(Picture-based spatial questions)

________

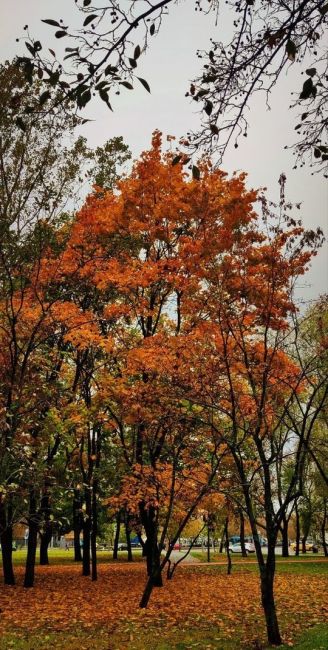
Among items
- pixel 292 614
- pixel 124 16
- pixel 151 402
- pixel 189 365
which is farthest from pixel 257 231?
pixel 292 614

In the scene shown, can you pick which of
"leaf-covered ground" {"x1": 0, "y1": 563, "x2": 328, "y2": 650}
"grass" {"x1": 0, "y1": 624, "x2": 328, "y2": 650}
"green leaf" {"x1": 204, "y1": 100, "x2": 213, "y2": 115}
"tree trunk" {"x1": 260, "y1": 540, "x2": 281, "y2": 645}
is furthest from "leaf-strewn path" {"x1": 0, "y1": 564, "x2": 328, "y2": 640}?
"green leaf" {"x1": 204, "y1": 100, "x2": 213, "y2": 115}

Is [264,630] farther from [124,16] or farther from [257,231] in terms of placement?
[124,16]

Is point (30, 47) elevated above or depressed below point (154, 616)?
above

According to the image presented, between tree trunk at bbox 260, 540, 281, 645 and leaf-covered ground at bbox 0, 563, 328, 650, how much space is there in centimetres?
42

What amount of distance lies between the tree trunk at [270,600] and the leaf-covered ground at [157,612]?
0.42 meters

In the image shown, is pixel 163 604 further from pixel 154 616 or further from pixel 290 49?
pixel 290 49

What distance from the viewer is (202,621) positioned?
37.4ft

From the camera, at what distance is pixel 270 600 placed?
9.31 metres

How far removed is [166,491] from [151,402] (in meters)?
4.47

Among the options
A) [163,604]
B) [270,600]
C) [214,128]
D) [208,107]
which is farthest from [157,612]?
[208,107]

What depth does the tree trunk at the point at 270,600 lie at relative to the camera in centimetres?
908

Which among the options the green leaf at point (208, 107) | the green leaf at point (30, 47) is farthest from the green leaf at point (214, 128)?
the green leaf at point (30, 47)

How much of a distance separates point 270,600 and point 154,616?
381 centimetres

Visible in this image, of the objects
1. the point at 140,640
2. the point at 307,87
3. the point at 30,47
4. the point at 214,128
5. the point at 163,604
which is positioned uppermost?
the point at 30,47
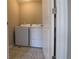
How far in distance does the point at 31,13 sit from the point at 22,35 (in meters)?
1.12

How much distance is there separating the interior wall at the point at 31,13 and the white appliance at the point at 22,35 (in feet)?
2.14

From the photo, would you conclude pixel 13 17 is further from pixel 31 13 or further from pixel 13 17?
pixel 31 13

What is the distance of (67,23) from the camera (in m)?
1.73

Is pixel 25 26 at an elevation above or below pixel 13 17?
below

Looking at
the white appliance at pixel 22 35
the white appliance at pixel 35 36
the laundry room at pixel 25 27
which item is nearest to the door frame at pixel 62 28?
the laundry room at pixel 25 27

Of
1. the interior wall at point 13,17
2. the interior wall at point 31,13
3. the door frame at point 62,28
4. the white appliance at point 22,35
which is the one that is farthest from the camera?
the interior wall at point 31,13


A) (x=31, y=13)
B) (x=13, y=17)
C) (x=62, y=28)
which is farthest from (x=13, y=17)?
(x=62, y=28)

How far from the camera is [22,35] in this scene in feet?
14.7

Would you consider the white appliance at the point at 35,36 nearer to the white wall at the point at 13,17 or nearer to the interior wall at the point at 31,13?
the interior wall at the point at 31,13

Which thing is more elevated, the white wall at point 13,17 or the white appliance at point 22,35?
the white wall at point 13,17

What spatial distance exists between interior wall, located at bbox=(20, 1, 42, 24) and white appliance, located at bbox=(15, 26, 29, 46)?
65cm

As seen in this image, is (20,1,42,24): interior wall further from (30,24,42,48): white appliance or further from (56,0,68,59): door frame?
(56,0,68,59): door frame

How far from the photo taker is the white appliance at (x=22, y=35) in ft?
14.7

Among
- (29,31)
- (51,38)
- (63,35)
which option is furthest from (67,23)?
(29,31)
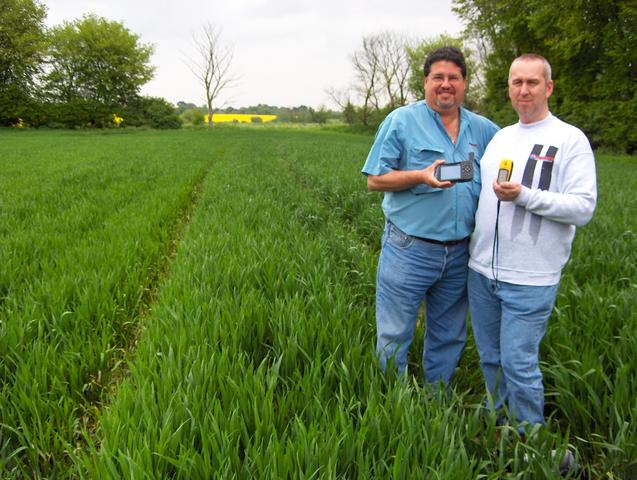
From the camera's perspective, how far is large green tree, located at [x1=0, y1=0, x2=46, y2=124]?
44469 mm

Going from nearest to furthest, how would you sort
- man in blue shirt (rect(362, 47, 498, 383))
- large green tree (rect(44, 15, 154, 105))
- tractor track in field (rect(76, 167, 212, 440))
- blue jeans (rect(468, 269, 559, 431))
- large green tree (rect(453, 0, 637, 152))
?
1. blue jeans (rect(468, 269, 559, 431))
2. man in blue shirt (rect(362, 47, 498, 383))
3. tractor track in field (rect(76, 167, 212, 440))
4. large green tree (rect(453, 0, 637, 152))
5. large green tree (rect(44, 15, 154, 105))

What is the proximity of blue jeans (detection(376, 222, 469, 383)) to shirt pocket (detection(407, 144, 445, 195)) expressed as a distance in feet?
0.83

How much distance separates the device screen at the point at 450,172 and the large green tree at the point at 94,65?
180ft

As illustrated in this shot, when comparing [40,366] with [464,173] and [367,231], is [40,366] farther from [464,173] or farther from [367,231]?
[367,231]

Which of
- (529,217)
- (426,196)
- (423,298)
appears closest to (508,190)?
(529,217)

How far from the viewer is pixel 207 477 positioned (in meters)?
1.33

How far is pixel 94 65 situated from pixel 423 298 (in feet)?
197

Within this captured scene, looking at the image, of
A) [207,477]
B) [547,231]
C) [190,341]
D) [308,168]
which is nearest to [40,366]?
[190,341]

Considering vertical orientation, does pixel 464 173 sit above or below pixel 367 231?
above

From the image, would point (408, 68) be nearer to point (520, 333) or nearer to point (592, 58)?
point (592, 58)

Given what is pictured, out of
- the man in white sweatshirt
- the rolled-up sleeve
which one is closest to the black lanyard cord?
the man in white sweatshirt

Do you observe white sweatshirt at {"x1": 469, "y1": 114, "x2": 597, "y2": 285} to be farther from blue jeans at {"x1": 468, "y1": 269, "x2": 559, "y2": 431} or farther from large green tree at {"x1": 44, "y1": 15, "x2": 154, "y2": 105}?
large green tree at {"x1": 44, "y1": 15, "x2": 154, "y2": 105}

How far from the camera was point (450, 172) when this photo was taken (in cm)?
188

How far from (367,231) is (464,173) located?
3.92 meters
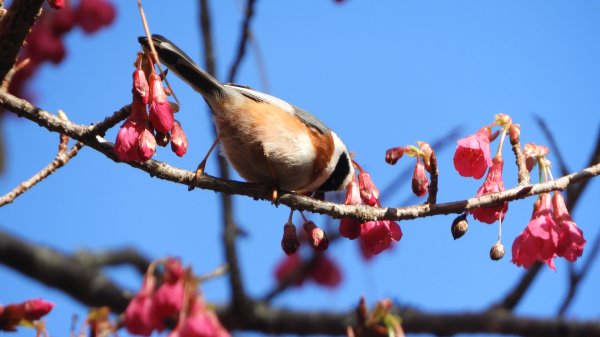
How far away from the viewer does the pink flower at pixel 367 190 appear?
2742mm

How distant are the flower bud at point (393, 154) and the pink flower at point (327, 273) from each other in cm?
275

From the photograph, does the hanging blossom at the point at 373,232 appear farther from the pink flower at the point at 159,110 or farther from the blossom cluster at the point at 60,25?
the blossom cluster at the point at 60,25

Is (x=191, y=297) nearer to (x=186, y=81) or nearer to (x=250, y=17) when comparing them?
(x=186, y=81)

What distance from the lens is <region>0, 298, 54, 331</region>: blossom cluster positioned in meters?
2.45

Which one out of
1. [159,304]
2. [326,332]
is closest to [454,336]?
[326,332]

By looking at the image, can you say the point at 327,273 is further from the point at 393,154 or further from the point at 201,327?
the point at 201,327

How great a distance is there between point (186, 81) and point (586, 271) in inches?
91.9

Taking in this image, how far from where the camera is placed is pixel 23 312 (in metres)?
2.45

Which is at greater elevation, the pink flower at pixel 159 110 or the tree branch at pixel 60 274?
the tree branch at pixel 60 274

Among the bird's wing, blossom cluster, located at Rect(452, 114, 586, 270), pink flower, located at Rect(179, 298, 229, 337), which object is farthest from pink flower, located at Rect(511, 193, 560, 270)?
the bird's wing

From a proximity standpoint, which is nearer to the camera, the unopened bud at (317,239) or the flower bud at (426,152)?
the flower bud at (426,152)

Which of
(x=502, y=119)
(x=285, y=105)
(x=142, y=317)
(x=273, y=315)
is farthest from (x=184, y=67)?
(x=273, y=315)

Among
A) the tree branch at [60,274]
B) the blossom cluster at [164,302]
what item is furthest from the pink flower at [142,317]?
the tree branch at [60,274]

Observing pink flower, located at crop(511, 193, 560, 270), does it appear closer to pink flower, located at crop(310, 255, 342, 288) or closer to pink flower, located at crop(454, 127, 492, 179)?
pink flower, located at crop(454, 127, 492, 179)
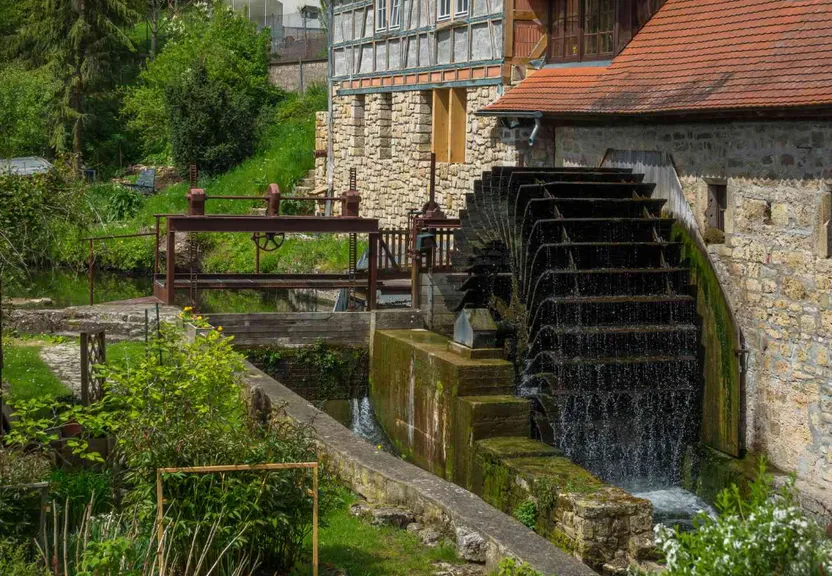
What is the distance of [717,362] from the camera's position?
470 inches

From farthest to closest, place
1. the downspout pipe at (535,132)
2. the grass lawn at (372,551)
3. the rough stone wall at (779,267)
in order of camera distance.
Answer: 1. the downspout pipe at (535,132)
2. the rough stone wall at (779,267)
3. the grass lawn at (372,551)

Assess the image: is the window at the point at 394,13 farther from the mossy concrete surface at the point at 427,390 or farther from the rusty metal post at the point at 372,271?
the mossy concrete surface at the point at 427,390

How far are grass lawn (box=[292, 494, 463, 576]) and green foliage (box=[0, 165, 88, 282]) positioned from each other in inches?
113

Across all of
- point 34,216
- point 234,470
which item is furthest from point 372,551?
point 34,216

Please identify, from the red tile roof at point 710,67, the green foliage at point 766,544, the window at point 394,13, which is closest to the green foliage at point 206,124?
the window at point 394,13

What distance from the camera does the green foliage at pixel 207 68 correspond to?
33.9 meters

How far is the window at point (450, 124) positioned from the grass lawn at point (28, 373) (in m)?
7.69

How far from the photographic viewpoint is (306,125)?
32125mm

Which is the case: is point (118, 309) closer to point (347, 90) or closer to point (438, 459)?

________

### Task directions
Copy the lines verbatim, from the line that contains "Please identify, from" through the last line, inclusive.

### Exercise solution
Please identify, from the red tile roof at point 710,67, the green foliage at point 766,544, the window at point 394,13, which is closest to the green foliage at point 206,124?
the window at point 394,13

What distance from the camera does the green foliage at pixel 207 68 correspond to?
33.9 meters

How far is the window at point (450, 124) positioned from the grass lawn at point (28, 373) (in m)?
7.69

How far from the photographic viewpoint is (306,125)?
32125mm

Which is the case: is point (118, 309) closer to point (347, 90) or closer to point (438, 459)?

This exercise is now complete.